*** TEXT PASSAGE

Monday, January 17, 2011

Sometimes it best to start small

You know how "they" say it's best to "face your fears"? I don't know why they say that. I'm much more comfortable dodging, dancing around and and all out avoiding them at all costs. Maybe it wouldn't be so bad if I could face fear without the fear facing me back. Or better yet if I could look at it through a peephole on the other side of a high, long fence. Unfortunately you can only dodge for just so long. Today, I was finally face-to-face with one of my biggest fears - THE DENTIST.

I hate dentists. Well, I don't have a problem with them as people - just what they do for a living. And really, what they do is fine - it's downright helpful even - as long as they're not having to do it to me. It's an irrational fear of mine, rooted long ago by a butcher of a dentist I went to as a kid. He was HORRIBLE! And so, the last time I went to a dentist - any dentist - was 29 years ago. No, that's not a typo. I'm embarrassed to say I haven't been to a dentist in 29 years. Until today, that is.

Honestly 29 years is pretty good if you think of it. I seem to have taken good enough care of my teeth to last me this long (*this is me justifying and rationalizing the neglect of my teeth*). If it weren't for the fact that I cracked my tooth a couple of years ago, I might not even have to be going now. Yes, I should have gone when it first happened but I figured it wasn't hurting or bothering me, so why mess with a good thing?

******
*** GIVEN RECORDS

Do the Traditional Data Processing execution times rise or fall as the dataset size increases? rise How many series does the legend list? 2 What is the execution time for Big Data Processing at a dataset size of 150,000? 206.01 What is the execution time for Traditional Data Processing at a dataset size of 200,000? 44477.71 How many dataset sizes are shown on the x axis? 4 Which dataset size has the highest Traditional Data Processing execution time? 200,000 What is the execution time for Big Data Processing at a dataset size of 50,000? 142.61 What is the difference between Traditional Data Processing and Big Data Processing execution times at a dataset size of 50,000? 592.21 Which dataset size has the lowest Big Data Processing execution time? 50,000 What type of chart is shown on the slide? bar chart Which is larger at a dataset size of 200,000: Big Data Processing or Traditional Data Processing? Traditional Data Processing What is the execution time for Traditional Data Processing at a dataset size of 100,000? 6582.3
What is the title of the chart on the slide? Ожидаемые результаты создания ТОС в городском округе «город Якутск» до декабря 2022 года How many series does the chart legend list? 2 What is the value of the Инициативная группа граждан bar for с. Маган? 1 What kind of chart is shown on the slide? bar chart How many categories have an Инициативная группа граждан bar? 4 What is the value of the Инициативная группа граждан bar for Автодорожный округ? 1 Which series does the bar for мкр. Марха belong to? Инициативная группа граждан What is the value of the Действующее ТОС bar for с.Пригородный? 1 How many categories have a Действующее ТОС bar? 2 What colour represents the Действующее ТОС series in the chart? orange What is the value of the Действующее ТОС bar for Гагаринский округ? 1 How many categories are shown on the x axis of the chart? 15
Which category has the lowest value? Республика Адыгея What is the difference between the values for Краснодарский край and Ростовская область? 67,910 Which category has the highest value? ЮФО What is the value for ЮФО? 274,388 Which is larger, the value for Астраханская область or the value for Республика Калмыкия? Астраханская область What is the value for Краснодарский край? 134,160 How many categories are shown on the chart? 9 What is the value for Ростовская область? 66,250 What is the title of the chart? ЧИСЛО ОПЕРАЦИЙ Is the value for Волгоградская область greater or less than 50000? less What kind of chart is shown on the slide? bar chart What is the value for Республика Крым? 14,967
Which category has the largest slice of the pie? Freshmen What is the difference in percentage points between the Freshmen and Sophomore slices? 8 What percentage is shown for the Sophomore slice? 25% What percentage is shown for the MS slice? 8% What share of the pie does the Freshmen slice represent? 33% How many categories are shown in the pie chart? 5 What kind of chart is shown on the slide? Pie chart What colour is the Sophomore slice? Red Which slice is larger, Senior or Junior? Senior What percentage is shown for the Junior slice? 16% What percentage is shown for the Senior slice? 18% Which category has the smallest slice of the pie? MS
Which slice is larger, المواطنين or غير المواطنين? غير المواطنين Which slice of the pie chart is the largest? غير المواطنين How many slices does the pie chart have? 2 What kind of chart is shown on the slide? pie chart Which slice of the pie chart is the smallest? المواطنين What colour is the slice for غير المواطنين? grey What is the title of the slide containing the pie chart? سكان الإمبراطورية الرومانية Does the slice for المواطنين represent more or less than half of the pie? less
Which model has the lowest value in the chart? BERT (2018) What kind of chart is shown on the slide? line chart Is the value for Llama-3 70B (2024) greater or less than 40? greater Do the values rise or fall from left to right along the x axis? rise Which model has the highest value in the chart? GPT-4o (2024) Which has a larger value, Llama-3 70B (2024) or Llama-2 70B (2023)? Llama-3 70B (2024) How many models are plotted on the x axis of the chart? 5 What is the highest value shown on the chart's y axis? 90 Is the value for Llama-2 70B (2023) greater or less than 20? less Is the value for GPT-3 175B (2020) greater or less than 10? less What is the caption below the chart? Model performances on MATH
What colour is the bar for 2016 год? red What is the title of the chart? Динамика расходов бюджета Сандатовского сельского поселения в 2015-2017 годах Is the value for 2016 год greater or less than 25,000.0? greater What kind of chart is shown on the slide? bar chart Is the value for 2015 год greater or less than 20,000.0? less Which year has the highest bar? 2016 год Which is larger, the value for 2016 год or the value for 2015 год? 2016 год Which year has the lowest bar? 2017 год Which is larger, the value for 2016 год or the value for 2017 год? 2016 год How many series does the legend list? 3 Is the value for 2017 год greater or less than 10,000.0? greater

******

## THINGS TO DO
**1.** In the blog post about the dentist, how long had it been since the writer last went to a dentist?
**2.** Reproduce the part of the blog post about the dentist starting at "I hate dentists." and ending at "today, that is.".

## EXERCISE SOLUTIONS
**1.** 29 years

**2.**
I hate dentists. Well, I don't have a problem with them as people - just what they do for a living. And really, what they do is fine - it's downright helpful even - as long as they're not having to do it to me. It's an irrational fear of mine, rooted long ago by a butcher of a dentist I went to as a kid. He was HORRIBLE! And so, the last time I went to a dentist - any dentist - was 29 years ago. No, that's not a typo. I'm embarrassed to say I haven't been to a dentist in 29 years. Until today, that is.